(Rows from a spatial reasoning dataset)
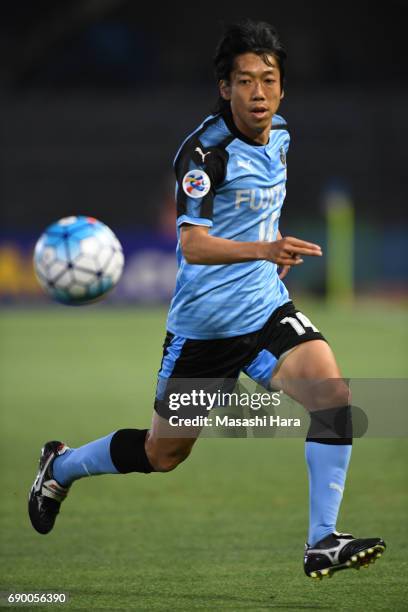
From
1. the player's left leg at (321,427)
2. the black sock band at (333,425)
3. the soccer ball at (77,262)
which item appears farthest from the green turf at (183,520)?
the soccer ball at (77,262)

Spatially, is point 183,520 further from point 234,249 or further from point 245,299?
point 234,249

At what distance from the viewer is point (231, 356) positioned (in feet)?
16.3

==

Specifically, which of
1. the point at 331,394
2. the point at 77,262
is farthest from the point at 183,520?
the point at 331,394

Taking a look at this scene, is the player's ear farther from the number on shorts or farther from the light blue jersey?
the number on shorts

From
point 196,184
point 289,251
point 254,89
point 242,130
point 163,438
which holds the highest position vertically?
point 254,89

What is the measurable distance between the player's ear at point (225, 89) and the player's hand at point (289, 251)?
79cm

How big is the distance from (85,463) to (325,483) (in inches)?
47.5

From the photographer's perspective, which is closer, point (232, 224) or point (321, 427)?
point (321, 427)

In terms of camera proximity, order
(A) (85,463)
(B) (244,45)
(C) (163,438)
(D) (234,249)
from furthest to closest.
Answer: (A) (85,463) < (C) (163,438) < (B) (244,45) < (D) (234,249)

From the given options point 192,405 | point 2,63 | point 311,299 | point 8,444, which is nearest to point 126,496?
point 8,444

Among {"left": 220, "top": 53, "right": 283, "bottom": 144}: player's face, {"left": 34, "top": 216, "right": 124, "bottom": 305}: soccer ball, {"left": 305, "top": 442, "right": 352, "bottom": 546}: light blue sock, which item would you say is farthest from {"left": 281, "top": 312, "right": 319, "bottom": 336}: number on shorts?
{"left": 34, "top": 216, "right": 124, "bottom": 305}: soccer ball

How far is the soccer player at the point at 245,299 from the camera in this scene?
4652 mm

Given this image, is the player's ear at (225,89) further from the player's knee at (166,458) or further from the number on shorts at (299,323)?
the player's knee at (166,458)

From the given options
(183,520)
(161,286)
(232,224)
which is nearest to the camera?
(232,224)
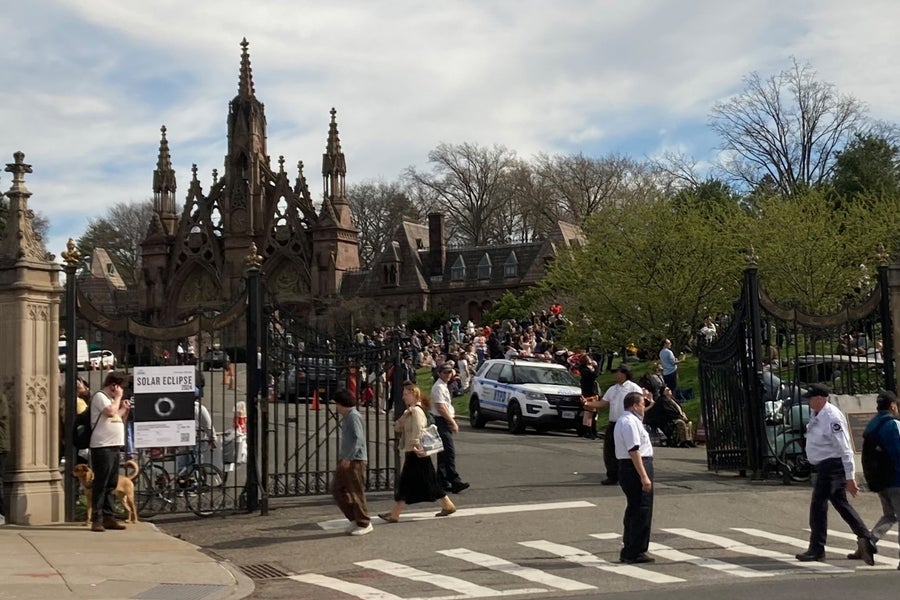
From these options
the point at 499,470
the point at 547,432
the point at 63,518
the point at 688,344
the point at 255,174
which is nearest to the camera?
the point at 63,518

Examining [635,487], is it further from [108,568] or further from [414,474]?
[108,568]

- _Short problem_: Pull out each line of the material above that contains the word "distance".

- _Result of the exercise_:
At what distance from the viewer is point (231, 356) positioned (in feet)?
What is the measurable distance between the player's ear at point (225, 89) and the player's hand at point (289, 251)?
How big is the distance from (85,463) to (325,483) (in inches)?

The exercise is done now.